Re: [PATCH] submodule: avoid sentence-lego in translated string
- Date: Mon, 9 Oct 2017 06:14:12 +0200
- From: Martin Ågren <martin.agren@xxxxxxxxx>
- Subject: Re: [PATCH] submodule: avoid sentence-lego in translated string
On 9 October 2017 at 03:30, Junio C Hamano <gitster@xxxxxxxxx> wrote:
> On Mon, Oct 9, 2017 at 9:51 AM, brian m. carlson
> <sandals@xxxxxxxxxxxxxxxxxxxx> wrote:
>> On Sun, Oct 08, 2017 at 10:32:35AM +0100, Philip Oakley wrote:
>>> From: "Martin Ågren" <martin.agren@xxxxxxxxx>
>>> > - die(_("submodule entry '%s' (%s) is a %s, not a commit"),
>>> > - cb->path, oid_to_hex(oid), typename(type));
>>> > + die(_("submodule entry '%s' (%s) is not a commit"),
>>> > + cb->path, oid_to_hex(oid));
>>> "submodule entry '%s' (%s) is not a commit. It is a %s"
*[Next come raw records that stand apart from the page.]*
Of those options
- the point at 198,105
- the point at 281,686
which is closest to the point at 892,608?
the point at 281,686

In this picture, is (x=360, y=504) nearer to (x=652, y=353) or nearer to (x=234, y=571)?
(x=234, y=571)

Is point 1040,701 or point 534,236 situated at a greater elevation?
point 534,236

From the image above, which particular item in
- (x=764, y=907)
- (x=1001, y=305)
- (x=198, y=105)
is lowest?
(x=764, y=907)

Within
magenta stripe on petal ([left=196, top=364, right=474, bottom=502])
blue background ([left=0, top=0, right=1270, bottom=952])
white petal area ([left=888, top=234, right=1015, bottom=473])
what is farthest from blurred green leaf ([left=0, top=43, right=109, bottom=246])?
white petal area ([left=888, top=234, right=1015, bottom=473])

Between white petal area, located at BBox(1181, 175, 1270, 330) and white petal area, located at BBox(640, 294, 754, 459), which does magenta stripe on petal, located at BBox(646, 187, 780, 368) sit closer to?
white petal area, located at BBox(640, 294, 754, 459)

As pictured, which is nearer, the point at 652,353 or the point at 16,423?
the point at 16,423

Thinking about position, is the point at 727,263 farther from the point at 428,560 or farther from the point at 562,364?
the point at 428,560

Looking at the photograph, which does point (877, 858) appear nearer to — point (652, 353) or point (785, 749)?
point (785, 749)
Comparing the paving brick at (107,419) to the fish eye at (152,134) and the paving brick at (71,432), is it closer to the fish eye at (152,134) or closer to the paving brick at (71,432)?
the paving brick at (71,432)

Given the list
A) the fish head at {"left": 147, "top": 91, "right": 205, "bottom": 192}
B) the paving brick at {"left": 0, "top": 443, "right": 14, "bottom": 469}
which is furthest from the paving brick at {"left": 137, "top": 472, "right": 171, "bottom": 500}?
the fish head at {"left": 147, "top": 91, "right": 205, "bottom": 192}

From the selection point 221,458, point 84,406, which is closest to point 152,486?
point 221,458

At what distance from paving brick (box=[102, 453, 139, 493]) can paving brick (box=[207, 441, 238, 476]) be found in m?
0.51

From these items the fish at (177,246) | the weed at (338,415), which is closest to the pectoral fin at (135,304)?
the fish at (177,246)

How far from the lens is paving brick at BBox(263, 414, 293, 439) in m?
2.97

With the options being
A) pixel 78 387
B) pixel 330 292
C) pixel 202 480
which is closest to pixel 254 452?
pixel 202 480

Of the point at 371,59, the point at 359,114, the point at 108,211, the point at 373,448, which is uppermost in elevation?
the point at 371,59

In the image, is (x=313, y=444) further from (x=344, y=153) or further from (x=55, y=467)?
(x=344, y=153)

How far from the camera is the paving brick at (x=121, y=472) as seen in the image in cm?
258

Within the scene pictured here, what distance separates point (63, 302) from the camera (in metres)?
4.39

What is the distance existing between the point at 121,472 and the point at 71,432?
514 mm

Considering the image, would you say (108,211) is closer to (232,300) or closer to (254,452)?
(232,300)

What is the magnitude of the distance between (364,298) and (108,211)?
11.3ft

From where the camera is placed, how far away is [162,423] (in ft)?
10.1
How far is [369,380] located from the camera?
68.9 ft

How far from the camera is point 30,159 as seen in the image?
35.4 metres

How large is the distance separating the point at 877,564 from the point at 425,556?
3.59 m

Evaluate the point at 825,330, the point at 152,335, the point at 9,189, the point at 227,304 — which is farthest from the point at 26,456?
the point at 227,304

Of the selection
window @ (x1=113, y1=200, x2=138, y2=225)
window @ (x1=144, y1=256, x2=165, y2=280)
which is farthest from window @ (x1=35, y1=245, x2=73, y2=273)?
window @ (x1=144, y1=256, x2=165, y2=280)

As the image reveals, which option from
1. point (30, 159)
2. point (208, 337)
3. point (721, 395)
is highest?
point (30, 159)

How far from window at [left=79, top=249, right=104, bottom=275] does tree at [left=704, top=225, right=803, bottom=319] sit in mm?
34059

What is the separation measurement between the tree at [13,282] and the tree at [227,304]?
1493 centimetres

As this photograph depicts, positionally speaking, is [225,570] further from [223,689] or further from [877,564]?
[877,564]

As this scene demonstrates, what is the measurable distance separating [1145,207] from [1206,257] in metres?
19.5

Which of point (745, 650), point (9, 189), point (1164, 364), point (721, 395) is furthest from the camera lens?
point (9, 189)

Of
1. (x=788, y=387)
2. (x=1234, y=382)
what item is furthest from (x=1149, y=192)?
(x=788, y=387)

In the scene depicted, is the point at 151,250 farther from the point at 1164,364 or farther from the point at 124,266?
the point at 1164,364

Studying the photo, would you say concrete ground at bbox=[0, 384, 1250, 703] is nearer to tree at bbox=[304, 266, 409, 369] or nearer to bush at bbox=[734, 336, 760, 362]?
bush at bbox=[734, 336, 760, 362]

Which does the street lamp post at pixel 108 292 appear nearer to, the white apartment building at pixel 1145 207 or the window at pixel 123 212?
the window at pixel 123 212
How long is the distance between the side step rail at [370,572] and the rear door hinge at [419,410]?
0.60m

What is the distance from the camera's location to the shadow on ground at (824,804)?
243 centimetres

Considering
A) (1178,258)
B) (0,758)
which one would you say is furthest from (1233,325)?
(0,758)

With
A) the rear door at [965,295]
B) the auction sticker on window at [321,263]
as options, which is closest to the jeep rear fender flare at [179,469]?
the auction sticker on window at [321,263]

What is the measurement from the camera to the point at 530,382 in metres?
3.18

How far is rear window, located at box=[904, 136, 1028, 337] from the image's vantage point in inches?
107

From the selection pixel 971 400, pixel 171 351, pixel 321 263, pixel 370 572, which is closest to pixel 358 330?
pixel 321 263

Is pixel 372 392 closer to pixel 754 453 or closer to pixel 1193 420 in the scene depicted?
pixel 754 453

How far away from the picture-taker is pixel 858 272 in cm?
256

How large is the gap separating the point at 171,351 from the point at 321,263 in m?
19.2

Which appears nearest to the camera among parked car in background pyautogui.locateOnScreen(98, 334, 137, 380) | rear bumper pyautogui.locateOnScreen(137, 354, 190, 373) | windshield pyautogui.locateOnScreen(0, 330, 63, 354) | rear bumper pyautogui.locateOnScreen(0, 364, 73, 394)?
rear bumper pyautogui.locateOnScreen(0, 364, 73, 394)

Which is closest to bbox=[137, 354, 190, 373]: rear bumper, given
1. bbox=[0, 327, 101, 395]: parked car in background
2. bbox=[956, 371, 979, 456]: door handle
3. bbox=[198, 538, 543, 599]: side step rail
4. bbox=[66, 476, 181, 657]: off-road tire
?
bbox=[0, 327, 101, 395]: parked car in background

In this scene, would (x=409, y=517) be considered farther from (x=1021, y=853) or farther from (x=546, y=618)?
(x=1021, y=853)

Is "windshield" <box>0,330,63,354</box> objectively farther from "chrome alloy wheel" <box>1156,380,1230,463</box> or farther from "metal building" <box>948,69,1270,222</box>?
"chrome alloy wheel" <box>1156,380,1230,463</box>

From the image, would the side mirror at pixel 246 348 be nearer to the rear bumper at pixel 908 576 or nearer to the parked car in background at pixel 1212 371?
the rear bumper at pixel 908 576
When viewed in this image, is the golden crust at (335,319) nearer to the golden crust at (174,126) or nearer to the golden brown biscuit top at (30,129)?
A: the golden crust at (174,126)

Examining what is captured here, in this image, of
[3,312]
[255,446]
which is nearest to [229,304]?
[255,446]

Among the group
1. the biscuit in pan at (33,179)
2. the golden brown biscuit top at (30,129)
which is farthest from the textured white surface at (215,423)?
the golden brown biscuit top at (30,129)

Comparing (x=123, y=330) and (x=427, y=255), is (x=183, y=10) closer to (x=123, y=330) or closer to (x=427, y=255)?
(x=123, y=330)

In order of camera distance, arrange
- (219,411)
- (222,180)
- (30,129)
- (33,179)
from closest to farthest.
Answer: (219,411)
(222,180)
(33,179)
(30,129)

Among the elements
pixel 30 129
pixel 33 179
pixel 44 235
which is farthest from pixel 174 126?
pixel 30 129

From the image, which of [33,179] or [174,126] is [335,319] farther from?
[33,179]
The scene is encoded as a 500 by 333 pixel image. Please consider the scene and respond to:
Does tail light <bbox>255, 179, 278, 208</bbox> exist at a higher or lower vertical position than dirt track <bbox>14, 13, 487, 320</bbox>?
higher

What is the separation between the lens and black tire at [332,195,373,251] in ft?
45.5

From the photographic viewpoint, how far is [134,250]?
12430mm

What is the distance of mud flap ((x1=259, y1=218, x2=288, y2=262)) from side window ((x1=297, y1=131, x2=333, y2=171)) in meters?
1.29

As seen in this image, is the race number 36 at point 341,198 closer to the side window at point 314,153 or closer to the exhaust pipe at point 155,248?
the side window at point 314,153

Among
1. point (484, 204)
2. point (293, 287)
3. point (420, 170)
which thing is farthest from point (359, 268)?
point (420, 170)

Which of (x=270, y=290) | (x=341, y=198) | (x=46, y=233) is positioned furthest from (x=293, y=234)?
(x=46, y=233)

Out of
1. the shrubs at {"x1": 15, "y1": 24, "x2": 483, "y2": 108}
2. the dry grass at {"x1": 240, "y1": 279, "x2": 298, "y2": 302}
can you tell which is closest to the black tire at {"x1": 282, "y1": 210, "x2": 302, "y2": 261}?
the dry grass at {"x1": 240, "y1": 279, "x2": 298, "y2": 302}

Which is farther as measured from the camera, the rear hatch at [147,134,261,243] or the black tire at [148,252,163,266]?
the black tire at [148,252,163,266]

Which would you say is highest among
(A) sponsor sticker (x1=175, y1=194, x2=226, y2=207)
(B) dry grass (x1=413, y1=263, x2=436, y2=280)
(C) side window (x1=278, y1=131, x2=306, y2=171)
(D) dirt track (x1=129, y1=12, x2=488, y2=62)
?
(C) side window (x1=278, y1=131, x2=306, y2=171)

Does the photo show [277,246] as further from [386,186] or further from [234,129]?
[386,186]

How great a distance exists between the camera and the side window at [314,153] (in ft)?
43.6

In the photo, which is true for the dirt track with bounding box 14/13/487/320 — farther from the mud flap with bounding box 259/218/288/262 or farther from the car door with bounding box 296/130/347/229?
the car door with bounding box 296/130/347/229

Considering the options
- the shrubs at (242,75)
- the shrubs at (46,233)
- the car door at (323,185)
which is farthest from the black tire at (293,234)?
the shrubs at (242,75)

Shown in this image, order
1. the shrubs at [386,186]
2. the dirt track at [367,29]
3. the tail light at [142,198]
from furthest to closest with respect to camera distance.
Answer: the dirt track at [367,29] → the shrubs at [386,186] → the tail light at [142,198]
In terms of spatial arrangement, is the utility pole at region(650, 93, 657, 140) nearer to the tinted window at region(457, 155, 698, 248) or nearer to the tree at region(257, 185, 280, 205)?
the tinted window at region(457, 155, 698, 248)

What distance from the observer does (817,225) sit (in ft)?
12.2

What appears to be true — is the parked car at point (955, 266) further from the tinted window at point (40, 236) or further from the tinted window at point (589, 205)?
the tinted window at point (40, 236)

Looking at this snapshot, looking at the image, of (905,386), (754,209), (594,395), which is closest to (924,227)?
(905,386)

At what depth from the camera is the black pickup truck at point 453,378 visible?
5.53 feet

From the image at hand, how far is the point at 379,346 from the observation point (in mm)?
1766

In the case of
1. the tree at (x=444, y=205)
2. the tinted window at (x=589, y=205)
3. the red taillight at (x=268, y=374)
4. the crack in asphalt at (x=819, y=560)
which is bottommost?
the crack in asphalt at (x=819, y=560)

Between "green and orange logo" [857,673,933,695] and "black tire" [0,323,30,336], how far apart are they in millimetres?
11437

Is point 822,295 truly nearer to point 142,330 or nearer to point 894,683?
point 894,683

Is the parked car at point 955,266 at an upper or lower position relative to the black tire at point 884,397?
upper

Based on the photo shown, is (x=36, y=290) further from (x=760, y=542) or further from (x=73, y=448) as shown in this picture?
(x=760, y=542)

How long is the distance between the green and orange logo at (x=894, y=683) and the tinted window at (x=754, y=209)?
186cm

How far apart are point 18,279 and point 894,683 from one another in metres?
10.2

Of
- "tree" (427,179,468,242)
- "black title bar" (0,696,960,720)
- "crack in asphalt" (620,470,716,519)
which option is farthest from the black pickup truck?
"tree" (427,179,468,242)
>>> This puts the two parts in separate sentences?
>> Languages with multiple grammatical genders are going to have problems
>> with this. In French, "a tree" is "un arbre" (masculine), but "a tag"
>> is "une étiquette" (feminine). We don't currently have a Spanish
>> translation, but this would break there as well.
>> Splitting the article out with the type name is still problematic for
>> languages where articles vary by case, like German, since the
>> translation might be reused in another place requiring a different case.
> While all of the above is correct, would we really need to subject typename()
> to translation? IOW, can't we just treat 'blob', 'tree', 'commit' and
> 'tag' as-is,
> as terms of art (i.e. with a specific or precise meaning within a
> given discipline
> or field and might have a different meaning in common usage)?
In another subthread, I sort of suggested "... is of type '%s', not 'commit'".
So "commit" and "%s" would appear as the file-format-level terms that they are.
I think it looks odd but I guess it might work in Swedish, FWIW.
In this particular case, we could have three specific messages plus one default
message (which at the time shouldn't ever occur). Or we have one specific
message for the "tag"-case, which seems to have been Stefan's original
motivation, and a generic message for the other cases.